FIGURE 5. ⁸⁹Zr-LA25 PET/MR Imaging in Rabbits

(A) Representative coronal fused positron emission tomography (PET)/magnetic resonance (MR) images at 20, 40, and 60 min post-injection (p.i.) of ⁸⁹Zr-LA25 (top) and ⁸⁹Zr-LA24 (bottom). (B) Radioactivity quantification in major organs in atherosclerotic rabbits based on PET/MR imaging (10 to 60 min), and 24 h p.i. (C) Pharmacokinetics in atherosclerotic rabbits for ⁸⁹Zr-LA24 and -LA25, with half-lives of 1.1 and 2.2 h, respectively. Ex vivo radioactivity concentration (D) and autoradiography (E) for ⁸⁹Zr-LA24 and -LA25 in aortas from rabbits with atherosclerosis 28 h p.i. *p < 0.05. SUV = standardized uptake value.

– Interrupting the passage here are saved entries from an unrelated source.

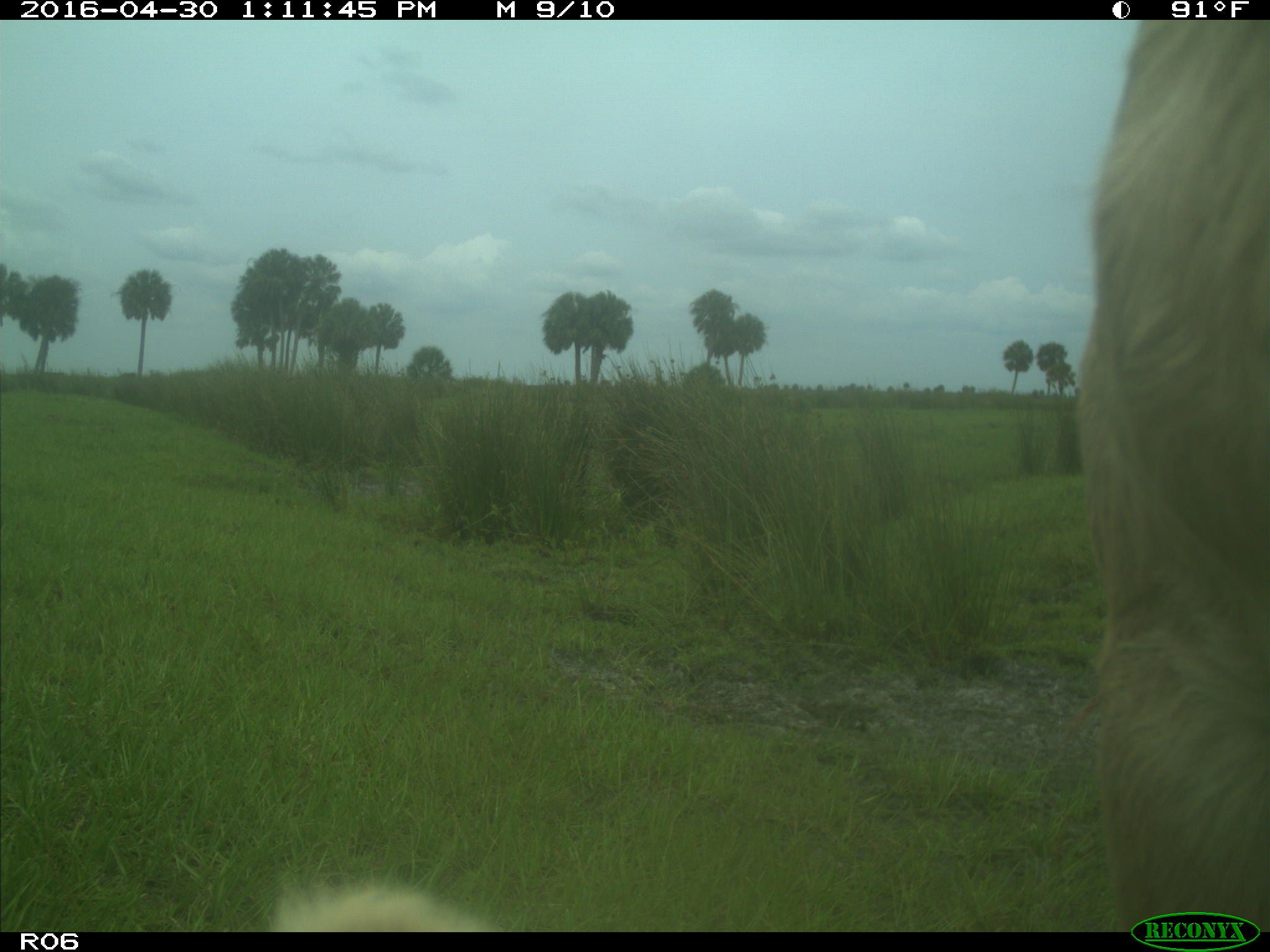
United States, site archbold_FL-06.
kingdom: Animalia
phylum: Chordata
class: Mammalia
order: Artiodactyla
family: Bovidae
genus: Bos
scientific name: Bos taurus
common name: domestic cow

FIGURE 6. Phenotyping of Rabbit Atherosclerotic Plaques by PET/MR Imaging

(A) Representative coronal aortic fused PET/MR imaging 24 h p.i. of ⁸⁹Zr-LA25, (B) autoradiographs and gamma counting (whole aortas) 28 h p.i. of ⁸⁹Zr-LA25, (C) MR T2-weighted imaging, (D) ¹⁸F-fluorodeoxyglucose (¹⁸F-FDG) PET/MR imaging, (E) dynamic contrast enhanced (DCE)-MR imaging, and (F) fluorescently labeled (DiD)-rHDL near infrared fluorescence imaging, of healthy control (white) and atherosclerotic abdominal aortas (black). *p < 0.05. IAUC = area under the normalized signal intensity curve; MWA = mean wall area; SUV = standardized uptake value.

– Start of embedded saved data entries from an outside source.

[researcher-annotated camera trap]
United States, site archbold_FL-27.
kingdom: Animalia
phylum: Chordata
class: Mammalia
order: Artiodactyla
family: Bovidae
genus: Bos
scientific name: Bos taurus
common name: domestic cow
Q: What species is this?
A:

FIGURE 7. Ex Vivo Plaque Characterization

Digital autoradiography of atherosclerotic rabbit aorta sections with adjacent slides stained for hematoxylin and eosin, RAM-11, and Oil Red O, with corresponding masks and merged images with autoradiography. On the right, correlations are shown between autoradiography and vessel wall area, RAM-11, and Oil Red O.

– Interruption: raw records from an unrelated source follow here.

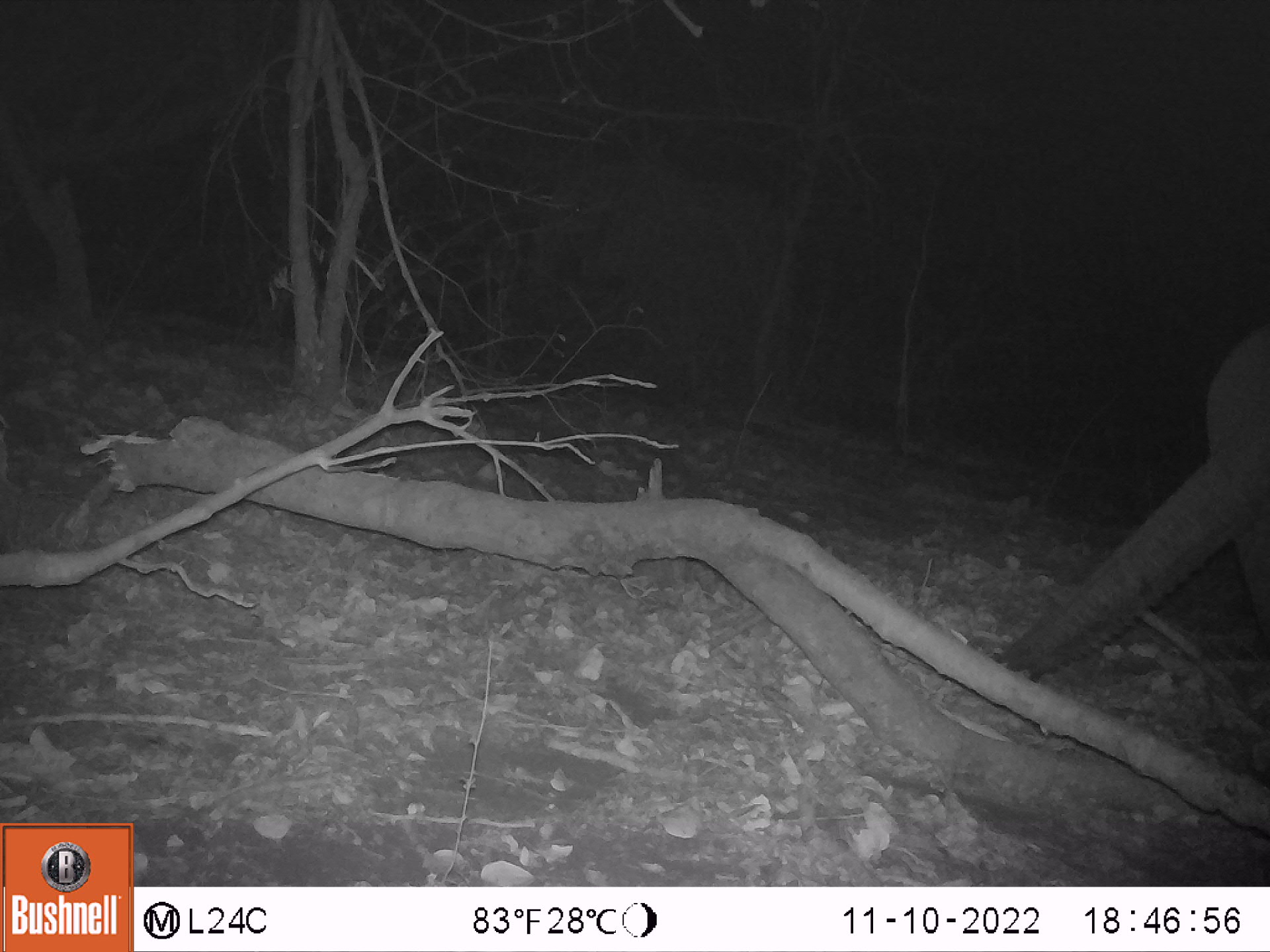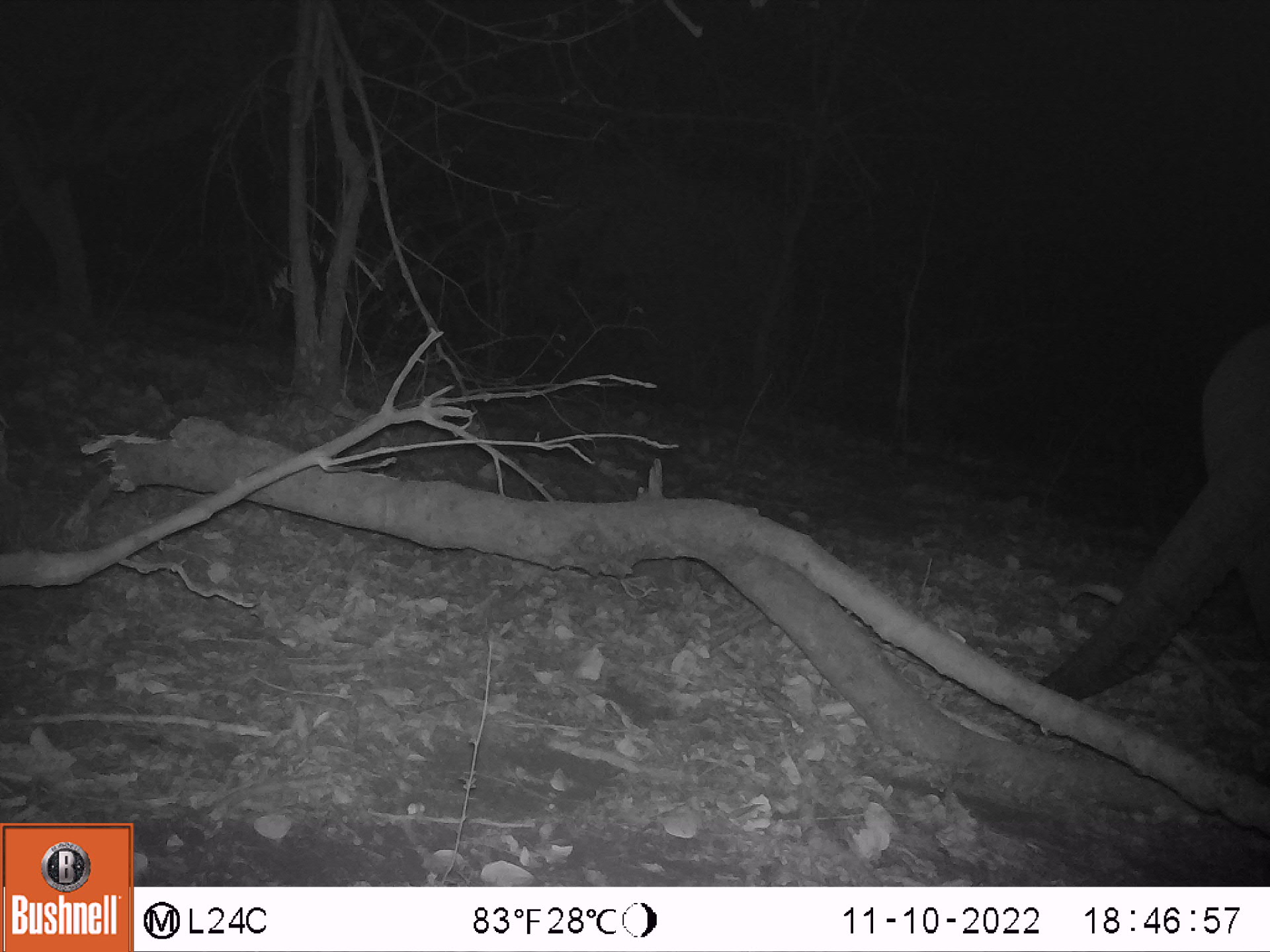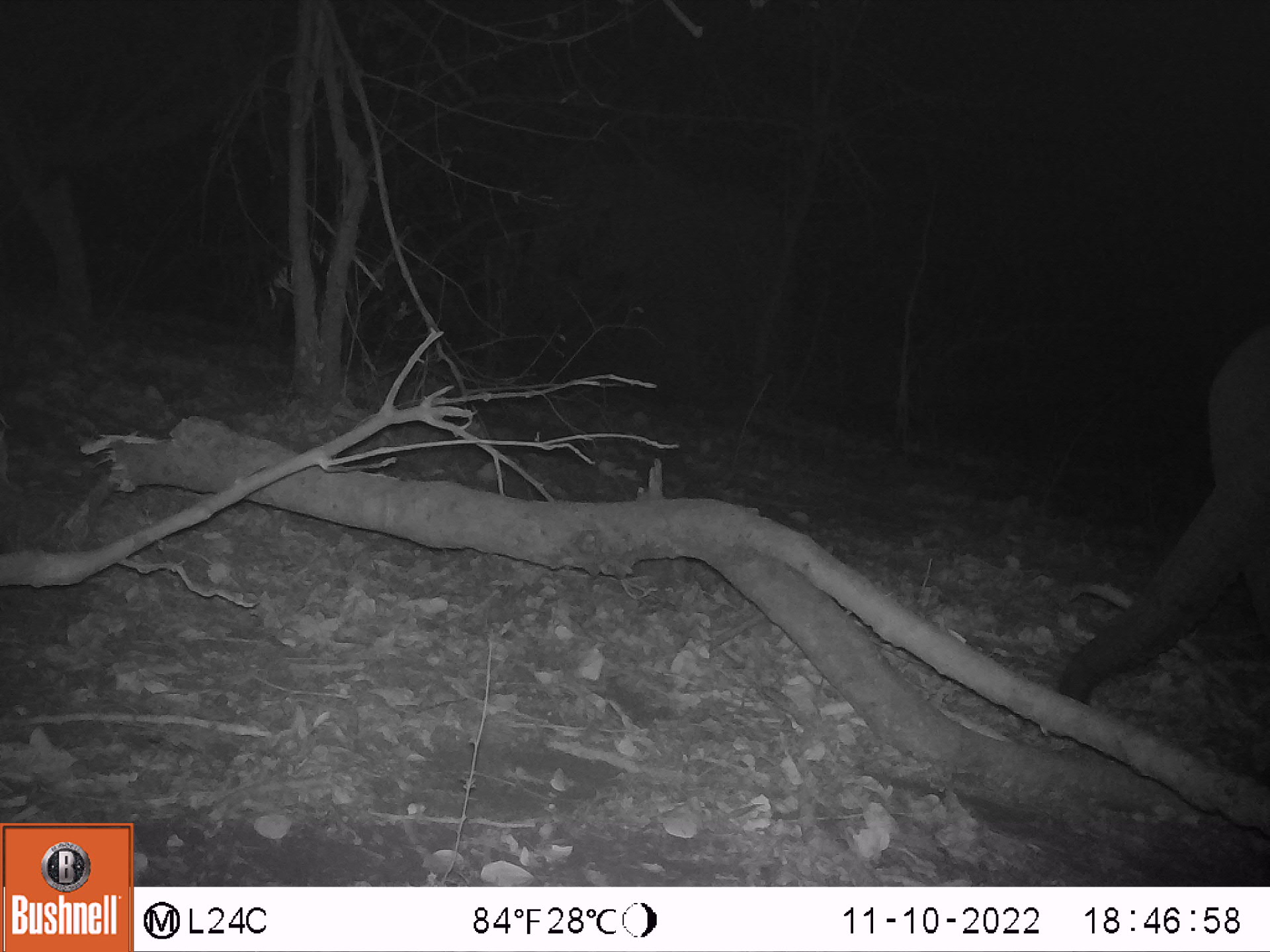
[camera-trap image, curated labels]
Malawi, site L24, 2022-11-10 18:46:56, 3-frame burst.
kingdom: Animalia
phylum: Chordata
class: Mammalia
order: Proboscidea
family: Elephantidae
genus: Loxodonta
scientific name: Loxodonta africana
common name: african savanna elephant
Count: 2.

CENTRAL ILLUSTRATION. Targeting Atherothrombosis With ⁸⁹Zr-LA25

Atherosclerotic lesions are initiated by accumulation of lipoproteins. The modification of lipoproteins generates pro-inflammatory oxidation-specific epitopes, such as malondialdehyde-acetaldehyde (MAA) adducts, which lead to immune cell recruitment to the subintimal space. Accumulation of oxidized lipids results in foam cell formation and, ultimately, complex atherothrombotic lesions. LA25 is a human Fab antibody fragment discovered in the deoxyribonucleic acid (rather than plasma) of newborn babies prior to environmental exposure, consistent with evolutionary conservation. LA25 was found to specifically bind MAA epitopes and engineered to carry the positron emission tomography (PET) isotope ⁸⁹Zr. Using an integrated PET/magnetic resonance imaging (MRI) system, ⁸⁹Zr-LA25 was shown to noninvasively image mouse and rabbit atherosclerotic lesions, as well as MAA-rich steatotic livers. Fab = antigen-binding fragment; LDL = low-density lipoprotein; MAb = monclonal antibody; ROS = reactive oxygen species.